Unless your child has been enrolled in homeschool before the pandemic, the prolonged isolation period has likely taken its toll on them. Most children were used to their routines of being around friends and teachers before the pandemic. Having this taken away from them so suddenly can leave them lonely and depressed.

It doesn’t help that children are not yet fully developed regarding dealing with and communicating their emotions. During these difficult times, it helps to keep them occupied with healthy distractions. Here’s a list of ways to keep your kids happy and engaged during the pandemic.

Create a daily routine

Having a daily routine will benefit not just your children but you and your entire family. We’re living in very uncertain times, which can cause us great distress. A routine can help us ground ourselves by establishing certain expectations for each day.

These routines should include exercise, learning, and play while still leaving enough rest and sleep. Limit screen time when you can. The most effective way to do this is to set specific times for it to know when it starts and when it ends. But make sure to let them have a say in their routine – otherwise, they might resist following it.

Host virtual parties

Nothing can indeed top the physical presence and proximity of your loved ones, but hosting a virtual party can come close. Yes, things have been very different this year, but show your kids that they can still have fun by hosting a virtual party. With a few helpful tips and a stable internet connection, you’ll be able to make your babies smile and laugh with the skill of a practiced newborn photographer.

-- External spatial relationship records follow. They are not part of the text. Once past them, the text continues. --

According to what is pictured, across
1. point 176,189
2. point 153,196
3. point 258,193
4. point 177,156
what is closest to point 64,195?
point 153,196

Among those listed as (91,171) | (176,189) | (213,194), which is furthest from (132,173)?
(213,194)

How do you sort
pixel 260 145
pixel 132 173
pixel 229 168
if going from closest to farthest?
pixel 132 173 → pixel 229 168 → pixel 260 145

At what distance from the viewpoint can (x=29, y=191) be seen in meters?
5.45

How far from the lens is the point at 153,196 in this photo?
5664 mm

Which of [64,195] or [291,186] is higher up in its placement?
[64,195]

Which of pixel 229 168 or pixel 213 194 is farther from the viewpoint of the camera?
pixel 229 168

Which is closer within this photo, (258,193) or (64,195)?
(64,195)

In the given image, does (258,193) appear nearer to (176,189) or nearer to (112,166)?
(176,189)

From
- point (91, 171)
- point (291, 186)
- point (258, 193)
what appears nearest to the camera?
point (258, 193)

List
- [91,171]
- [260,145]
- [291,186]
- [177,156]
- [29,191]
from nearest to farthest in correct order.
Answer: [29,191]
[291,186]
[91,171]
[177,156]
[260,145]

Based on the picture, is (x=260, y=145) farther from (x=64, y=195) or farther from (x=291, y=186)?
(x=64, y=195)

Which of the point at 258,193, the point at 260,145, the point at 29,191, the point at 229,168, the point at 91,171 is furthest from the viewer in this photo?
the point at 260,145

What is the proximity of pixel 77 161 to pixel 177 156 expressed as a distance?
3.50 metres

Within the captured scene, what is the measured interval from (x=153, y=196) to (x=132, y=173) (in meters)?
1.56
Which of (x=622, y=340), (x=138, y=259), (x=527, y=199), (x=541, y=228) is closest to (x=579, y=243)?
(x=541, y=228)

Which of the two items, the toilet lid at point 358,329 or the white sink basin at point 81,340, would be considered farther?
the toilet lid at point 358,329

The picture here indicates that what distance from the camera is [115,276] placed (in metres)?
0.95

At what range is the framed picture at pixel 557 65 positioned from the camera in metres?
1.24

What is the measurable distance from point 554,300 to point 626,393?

parents playing with their children

Gardening

Speaking of exercise, gardening qualifies as a form of outdoor exercise. It’s important to incorporate outdoor activities into your routine too. Being outdoors gives you the chance to soak in some much-needed sun, which gives us vitamin D and regulates our circadian rhythms. Gardening is one of the best outdoor activities that you and your family can do. It educates children about how food is grown. In addition to helping them develop their motor skills, children also learn to care for the environment and develop empathy for other living creatures.

Children involved in vegetable gardening are also more likely to incorporate more fruits and vegetables into their diets, which is every parent’s dream!

Related: Vegetable Gardening in a Small Space

Social interaction

You can incorporate new technology – such as video calling – into your social interactions with other members of your family. And you can also bring back old-fashioned ways to have fun with others, such as board games.

But there’s only so much interacting with one’s family members that a person can handle. To strike a healthy balance, your kids need to contact friends who are outside the family. You can encourage teenagers to catch up with their friends through social media platforms but make sure that they take breaks. Too much social media can do more harm than good.

Baking and cooking

Baking has been a popular coping mechanism during the lockdown, with sales of baking ingredients and supplies seeing an overwhelming increase in demand. Since children love sweets, this is a great activity to involve them in. This is a great way to teach them a new skill, perhaps even a lifelong passion that they might even turn into a business venture.

Just be careful of your kids’ sugar consumption! Lifelong eating habits tend to form during childhood, so getting your kids hooked on sugar and other unhealthy foods may lead to them craving those foods even in their adulthood. Sugary treats also put individuals at risk for many diseases, such as heart diseases and diabetes.

You can also focus on preparing healthy meals with your kids. If you’ve gotten them into vegetable gardening, why not use your homegrown vegetables for cooking up a fresh salad or pasta dish?

Kids aren’t immune to feelings of loneliness and depression during the pandemic. Their emotional naivety renders them more vulnerable to these feelings than adults. Keep them happy and engaged by keeping them in a predictable routine that leaves enough space for school, play, and rest. Encourage them to engage in healthy activities such as exercise, gardening, and baking. And let them have parties online to reconnect with friends and family.